We need to help Jaedia, Maya told herself firmly. We’ll bring her back to the Forge and tell everyone what happened. And then Beq and I can … go on together. She wasn’t sure exactly what form that would take, but she had never wanted any future more.

*

Blearily, Maya reached for her canteen, and swore very quietly when she found it empty.

It was well after dark, and Beq lay beside her, sound asleep. Maya extricated herself, carefully, and crawled to the tent flap. The moon was high, and she blinked in the silver light, skin pebbling in the cool mountain air.

They’d camped beside a stream, and Maya shuffled over to it, empty canteen in hand. She was surprised to find Tanax sitting cross-legged on a nearby rock, looking up at the stars wheeling over the darkened mountains. Maya cleared her throat.

“Is something wrong?” she said.

“Just having trouble sleeping,” Tanax said.

“Bad dreams?”

“More like … regrets.” Tanax leaned back and sighed. “I keep thinking I should have seen through Nicomidi long before this. If I’d only noticed …”

“You were obeying your master’s orders.” Maya knelt by the stream and let water glug into her canteen. “Nobody can fault you for that.”

“I was his agathios. I knew him as well as anyone did. I think back to things he did, things he said, and try to figure out … why, I suppose.”

“And?” Maya straightened up.

“And I still don’t understand,” Tanax said. “Nicomidi was … distant. Stern, maybe. Uncompromising. But what he taught me, to always act in accordance with the principles of the Order, he lived that himself. He thought the Pragmatics were wrong, but he never talked about them like the enemy.” Tanax did his best to mask it, but Maya could hear the pain in his voice. “If you’d asked me a month ago, I would have said there was no one less likely to betray the Order.”

“I’m sorry,” Maya said quietly.

“We’ll find him, if he’s with Jaedia,” Tanax said. “And when we do, he’s going to explain to me exactly what he was thinking. I have to … understand, at least. Or else …” He shrugged. “That’s why I had to come with you. It seemed like the best chance of getting an answer.”

“I think the Council would like some answers, too,” Maya said. “Personally, I’ll be happy as long as we get Jaedia back.”

“Of course,” Tanax said. “I won’t lose sight of that, I promise.”

He paused as Maya turned back to her tent, then spoke up again.

“You and Arcanist Bequaria, eh?”

“So?” Maya challenged. “Are you planning another lecture on Order propriety?”

“When did I lecture you on Order propriety?”

“In Deepfire, you accused us of sneaking out to a brothel.”

“I did, didn’t I?” Tanax shook his head. “I was …”

“Being an ass?” Maya suggested.

“I was going to say ‘unkind.’” He sighed. “Worse than that. I was acting exactly as my master had taught me to act: completely certain of my own moral superiority. He’d told me that you’d been sent by the Pragmatics to ruin the mission, and I was so sure …” He shook his head again. “I’m not sure of anything anymore.”

“If it helps, Jaedia told me the same thing about you.
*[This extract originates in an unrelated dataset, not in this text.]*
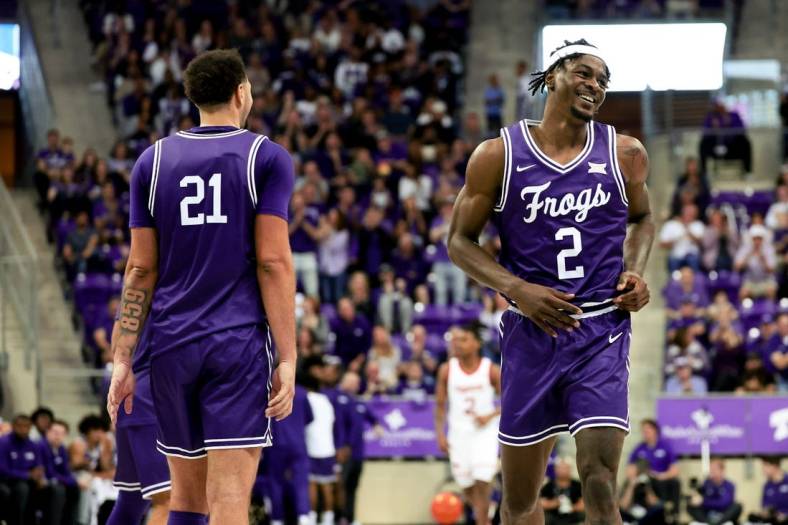 Feb 24, 2024; Fort Worth, Texas, USA; TCU Horned Frogs forward Emanuel Miller (2) celebrates with TCU Horned Frogs forward JaKobe Coles (21) during the second half against the Cincinnati Bearcats at Ed and Rae Schollmaier Arena. Mandatory Credit: Kevin Jairaj-USA TODAY Sports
Nobody’s infallible.”

“I suppose not.” Tanax gave a dark chuckle and climbed to his feet, stretching. “I should try to sleep. We must be getting close.”

“Yes,” Maya acknowledged. “Almost there.”

*

“Are you sure this is it?” Tanax said.

Maya shaded her eyes and looked at the little stream, which descended from a cluster of rocks to join with a slightly larger creek and continue winding out of the mountains. The valley stretching up behind it, narrow and stony, looked like a hundred others they’d passed.